[start of PAGE EXCERPT]

Small Talk

Deadly Premonition


[Text by Aevee Bee. This article was funded through Patreon under the ZEAL project. ZEAL aims to provide high quality criticism of rarely discussed games, and showcase the talents of exciting new writers and artists. For details and information on how to donate, please check out patreon.com/mammonmachine!]


My favorite games writing:
1. Item descriptions in Demon’s Souls
2. Everything everyone in Street Fighter IV yells when they lose
3. Fire Emblem characters complaining when you sell their equipment
4. Elevator conversations in Mass Effect
5. NPC dialogue in Earthbound
6. Talking while driving in Deadly Premonition

I am a writer person but I have still Controversially Advocated for less not more writing in games because a) the people who make games seem to generally be better at literally everything else b) when words end up in games they are brutally mistreated and forced into hard boring labor, doing things that are just awful, like explaining the plot before the player is allowed to touch the controller or filling in reams of wiki like backstory in musty books in a skeleton dungeon. I like words a lot but I would rather not see them treated like they are the quickest way to dump contextualizing information on the player so she can get to actually enjoyable stuff as quickly as possible. That’s so mean. Just because words are the quickest way to put a thought in a brain doesn’t mean that’s all they’re good for! I would rather these words cauterized from their respective text than sit around making everything boring and awkward.

By contrast, the smallest games writing treats words with the most respect. Small writing doesn’t have enough space to get long winded or rambly and beat the poor things to death. But small writing is also the most unessential writing to games; it doesn’t advance plot or instruct or in any other way grease the functionality of the game machine. That’s great because I think it’s the most boring thing you can do with writing. But small writing exists only to be of value in and of itself. It can be cute and funny or thought-provoking or bizarre, and especially, especially revealing of the character of the person who is saying it.

[end of PAGE EXCERPT]
[start of DATA SUPPLIED]

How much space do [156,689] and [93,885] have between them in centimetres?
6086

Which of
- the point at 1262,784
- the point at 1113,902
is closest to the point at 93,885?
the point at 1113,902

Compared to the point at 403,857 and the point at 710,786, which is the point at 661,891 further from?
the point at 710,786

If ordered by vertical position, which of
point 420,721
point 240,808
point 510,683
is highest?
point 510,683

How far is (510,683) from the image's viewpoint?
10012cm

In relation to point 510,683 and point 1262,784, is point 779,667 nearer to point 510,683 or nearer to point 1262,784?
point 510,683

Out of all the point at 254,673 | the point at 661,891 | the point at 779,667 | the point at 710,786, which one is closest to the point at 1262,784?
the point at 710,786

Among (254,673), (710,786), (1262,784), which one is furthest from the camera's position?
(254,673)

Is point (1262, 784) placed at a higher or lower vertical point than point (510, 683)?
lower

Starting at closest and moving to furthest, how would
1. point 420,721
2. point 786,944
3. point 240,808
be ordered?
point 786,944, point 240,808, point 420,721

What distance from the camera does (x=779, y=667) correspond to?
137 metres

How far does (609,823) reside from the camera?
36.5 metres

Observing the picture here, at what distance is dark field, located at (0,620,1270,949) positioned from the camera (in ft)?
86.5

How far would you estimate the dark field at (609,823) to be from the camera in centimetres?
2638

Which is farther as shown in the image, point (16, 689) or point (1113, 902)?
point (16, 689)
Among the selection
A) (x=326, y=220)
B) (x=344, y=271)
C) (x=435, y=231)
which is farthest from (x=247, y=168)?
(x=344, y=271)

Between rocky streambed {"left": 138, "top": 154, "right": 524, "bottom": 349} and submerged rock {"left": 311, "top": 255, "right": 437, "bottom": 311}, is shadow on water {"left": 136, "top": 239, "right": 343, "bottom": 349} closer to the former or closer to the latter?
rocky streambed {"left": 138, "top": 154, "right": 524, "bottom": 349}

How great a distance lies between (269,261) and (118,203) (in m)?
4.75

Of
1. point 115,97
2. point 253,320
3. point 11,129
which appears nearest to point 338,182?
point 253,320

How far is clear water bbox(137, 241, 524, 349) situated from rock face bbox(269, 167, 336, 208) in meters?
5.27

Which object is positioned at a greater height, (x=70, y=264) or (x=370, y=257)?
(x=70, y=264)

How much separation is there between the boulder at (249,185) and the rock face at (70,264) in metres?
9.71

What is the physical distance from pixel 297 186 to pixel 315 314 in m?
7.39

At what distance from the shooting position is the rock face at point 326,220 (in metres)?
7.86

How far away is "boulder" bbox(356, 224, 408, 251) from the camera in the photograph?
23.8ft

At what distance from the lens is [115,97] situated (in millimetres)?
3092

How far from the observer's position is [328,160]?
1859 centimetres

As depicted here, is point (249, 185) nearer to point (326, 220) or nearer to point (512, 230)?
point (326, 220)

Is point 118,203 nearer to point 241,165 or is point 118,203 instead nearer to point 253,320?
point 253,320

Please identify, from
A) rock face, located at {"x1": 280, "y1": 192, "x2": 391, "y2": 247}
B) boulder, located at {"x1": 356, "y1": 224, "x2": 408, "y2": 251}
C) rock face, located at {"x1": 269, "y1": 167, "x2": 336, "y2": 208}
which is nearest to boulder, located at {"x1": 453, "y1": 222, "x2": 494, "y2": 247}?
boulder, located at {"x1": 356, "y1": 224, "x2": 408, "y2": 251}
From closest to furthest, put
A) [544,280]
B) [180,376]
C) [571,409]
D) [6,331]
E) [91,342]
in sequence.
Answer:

[end of DATA SUPPLIED]
[start of DATA SUPPLIED]

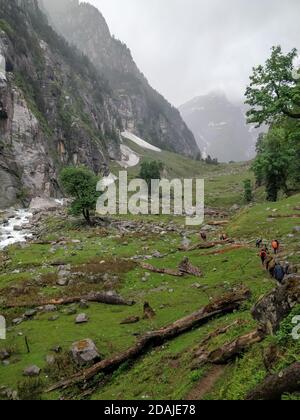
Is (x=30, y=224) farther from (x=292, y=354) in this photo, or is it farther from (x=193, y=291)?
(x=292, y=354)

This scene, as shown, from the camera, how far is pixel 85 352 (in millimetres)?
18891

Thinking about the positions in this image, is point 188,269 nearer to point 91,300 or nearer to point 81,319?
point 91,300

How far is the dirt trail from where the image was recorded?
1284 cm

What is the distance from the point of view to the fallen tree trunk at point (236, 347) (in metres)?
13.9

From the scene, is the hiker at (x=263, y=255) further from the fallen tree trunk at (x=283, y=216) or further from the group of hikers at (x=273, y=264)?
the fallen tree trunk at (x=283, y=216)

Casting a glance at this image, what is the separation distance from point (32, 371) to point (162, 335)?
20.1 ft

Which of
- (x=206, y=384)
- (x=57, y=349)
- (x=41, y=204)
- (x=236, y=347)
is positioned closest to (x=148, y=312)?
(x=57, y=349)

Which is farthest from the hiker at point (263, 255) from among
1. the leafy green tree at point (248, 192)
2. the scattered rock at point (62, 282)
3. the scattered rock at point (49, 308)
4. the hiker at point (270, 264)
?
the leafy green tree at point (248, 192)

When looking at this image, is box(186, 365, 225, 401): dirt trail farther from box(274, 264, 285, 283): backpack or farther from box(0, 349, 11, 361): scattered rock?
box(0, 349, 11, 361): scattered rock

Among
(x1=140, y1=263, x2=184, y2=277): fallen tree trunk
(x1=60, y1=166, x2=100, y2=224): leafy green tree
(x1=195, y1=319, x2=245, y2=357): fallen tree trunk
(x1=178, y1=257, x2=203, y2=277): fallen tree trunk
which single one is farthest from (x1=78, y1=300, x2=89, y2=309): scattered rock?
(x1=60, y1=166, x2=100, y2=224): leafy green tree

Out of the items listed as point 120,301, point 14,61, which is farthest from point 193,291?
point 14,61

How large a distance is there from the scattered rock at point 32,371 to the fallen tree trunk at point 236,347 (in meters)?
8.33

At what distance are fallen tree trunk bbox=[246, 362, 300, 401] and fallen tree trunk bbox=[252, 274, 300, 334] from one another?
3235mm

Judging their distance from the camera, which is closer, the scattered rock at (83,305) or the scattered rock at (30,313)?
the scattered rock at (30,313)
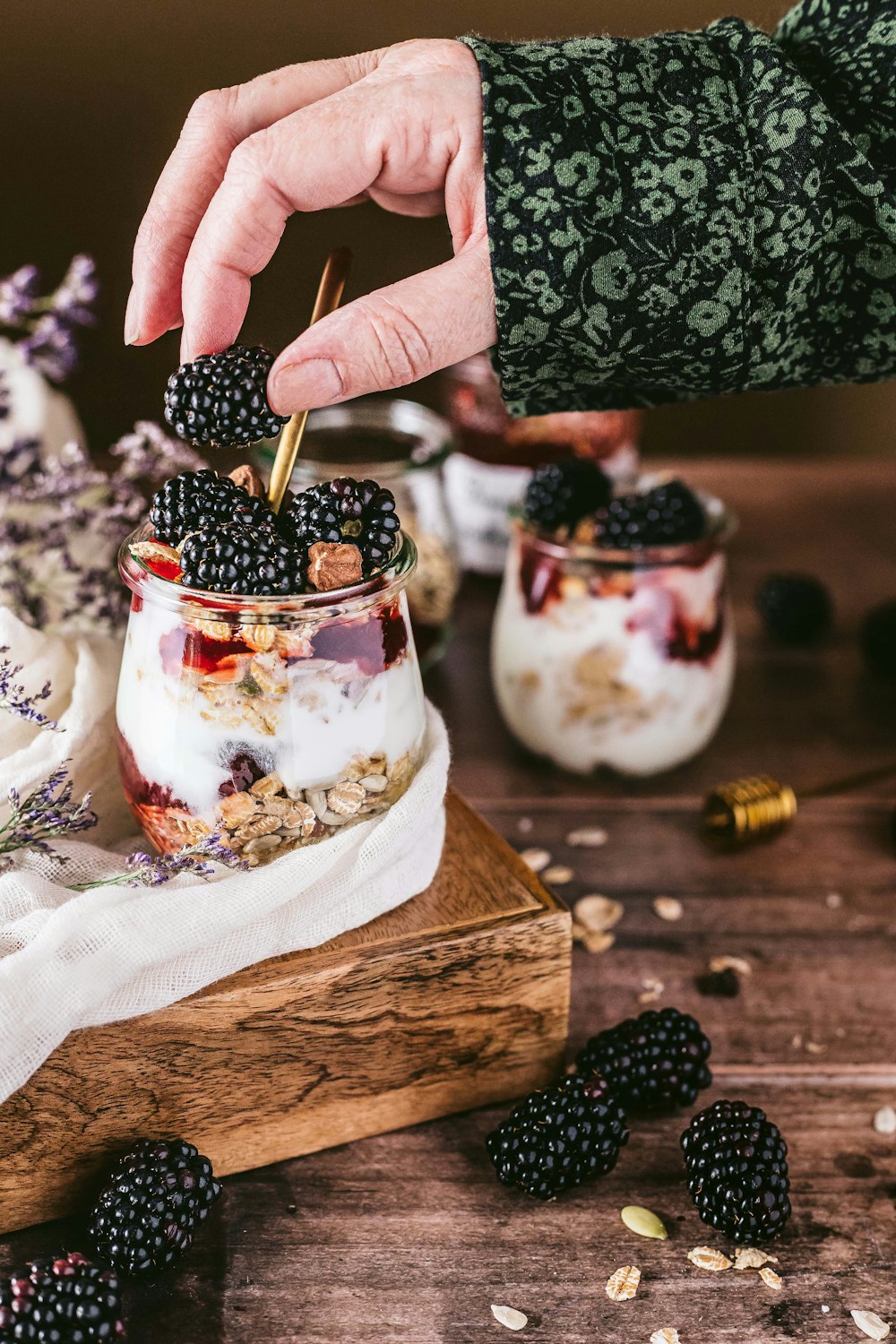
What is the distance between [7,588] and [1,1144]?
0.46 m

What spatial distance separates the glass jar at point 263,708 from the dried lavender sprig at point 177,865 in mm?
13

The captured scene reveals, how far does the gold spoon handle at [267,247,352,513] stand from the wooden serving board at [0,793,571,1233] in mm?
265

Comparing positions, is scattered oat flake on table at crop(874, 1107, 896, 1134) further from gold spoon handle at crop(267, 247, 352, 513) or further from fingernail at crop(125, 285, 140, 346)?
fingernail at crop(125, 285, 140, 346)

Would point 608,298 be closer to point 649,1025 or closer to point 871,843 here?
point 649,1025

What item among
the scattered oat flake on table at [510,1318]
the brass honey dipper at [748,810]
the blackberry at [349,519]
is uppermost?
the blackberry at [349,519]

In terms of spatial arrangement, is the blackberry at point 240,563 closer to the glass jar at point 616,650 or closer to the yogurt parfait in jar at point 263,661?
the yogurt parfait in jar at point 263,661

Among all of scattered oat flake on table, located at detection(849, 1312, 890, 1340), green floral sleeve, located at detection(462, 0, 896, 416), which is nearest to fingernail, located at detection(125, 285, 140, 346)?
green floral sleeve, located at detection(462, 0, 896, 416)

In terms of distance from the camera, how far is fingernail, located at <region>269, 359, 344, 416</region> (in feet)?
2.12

[end of DATA SUPPLIED]
[start of DATA SUPPLIED]

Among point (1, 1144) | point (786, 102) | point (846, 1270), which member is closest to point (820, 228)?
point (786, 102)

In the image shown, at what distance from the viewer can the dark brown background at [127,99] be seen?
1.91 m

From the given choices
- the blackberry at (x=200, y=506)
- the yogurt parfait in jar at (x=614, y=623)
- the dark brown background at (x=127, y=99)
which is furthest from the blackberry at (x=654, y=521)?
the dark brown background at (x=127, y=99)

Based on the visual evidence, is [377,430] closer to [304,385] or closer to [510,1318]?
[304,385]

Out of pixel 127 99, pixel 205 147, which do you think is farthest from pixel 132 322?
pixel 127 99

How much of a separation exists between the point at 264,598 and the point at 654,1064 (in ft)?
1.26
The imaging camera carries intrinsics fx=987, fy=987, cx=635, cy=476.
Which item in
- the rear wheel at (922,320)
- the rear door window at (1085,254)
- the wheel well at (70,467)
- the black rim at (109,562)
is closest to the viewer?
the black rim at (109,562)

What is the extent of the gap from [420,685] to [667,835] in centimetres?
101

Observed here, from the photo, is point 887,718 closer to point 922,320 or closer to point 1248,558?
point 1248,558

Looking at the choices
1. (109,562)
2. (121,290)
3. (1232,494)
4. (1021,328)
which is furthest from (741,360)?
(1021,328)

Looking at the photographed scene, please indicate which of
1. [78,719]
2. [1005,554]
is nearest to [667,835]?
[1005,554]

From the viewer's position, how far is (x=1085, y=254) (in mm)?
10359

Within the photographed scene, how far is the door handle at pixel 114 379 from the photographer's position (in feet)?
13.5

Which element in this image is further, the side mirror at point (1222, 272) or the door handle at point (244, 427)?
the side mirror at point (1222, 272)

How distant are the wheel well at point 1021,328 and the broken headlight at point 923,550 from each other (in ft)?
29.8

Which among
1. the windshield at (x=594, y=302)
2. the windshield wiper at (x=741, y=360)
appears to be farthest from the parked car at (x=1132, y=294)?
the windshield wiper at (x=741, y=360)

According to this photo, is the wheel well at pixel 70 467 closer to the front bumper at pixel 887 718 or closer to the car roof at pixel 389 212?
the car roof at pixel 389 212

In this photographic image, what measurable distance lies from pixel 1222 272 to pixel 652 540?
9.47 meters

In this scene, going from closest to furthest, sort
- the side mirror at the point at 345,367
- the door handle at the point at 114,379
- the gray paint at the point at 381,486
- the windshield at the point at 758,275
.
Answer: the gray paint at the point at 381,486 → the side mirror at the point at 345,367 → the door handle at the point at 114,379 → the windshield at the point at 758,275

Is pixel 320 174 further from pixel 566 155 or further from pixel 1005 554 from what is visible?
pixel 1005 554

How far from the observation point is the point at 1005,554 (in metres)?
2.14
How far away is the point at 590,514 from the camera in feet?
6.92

[end of DATA SUPPLIED]

WORK TO COMPLETE: Continue the essay on small writing in video games after its final sentence, keeping the same voice.

TASK RESULT:
Deadly Premonition has more small talk by volume than any other game I can think of, both in the sense above as writing unessential to the function of its gamey bits and in the sense that most of it resembles the usual (if really weird) sorts of conversations people in the same room without a specific topic to address. The small talk itself is high quality and fun but what I want to talk about is how Deadly Premonition is an entire world built from its very foundations on small talk. While say Fire Emblem embellishes standard RPG activities like selling equipment with adorable character specific dialogue or Mass Effect throws elevator dialogue in to keep its loading screens entertaining, Deadly Premonition is like the Grand Theft Auto of conversation, a small town that exists to drive around and have lunch with strange and interesting people.

We talk about worldbuilding a lot here at ZEAL and I question I get a lot is “How do you do good worldbuilding?” which is kind of like asking how to do good writing in that there are infinite ways to do it right and everyone has their own particular idea of how to do it, so any advice on it is prescriptive and useless. That’s maybe why it’s easy to get so very defensive of this or that way of doing things and go on to write such directives as Fuck Cutscenes or Fuck Text or Everything Must Be Gameplay or lots of other advice that is right 70% of the time. I do this all the time too! If I have ever said to definitely not do something, I mean, “think really hard about doing this because if you don’t you’re going to get it wrong too.”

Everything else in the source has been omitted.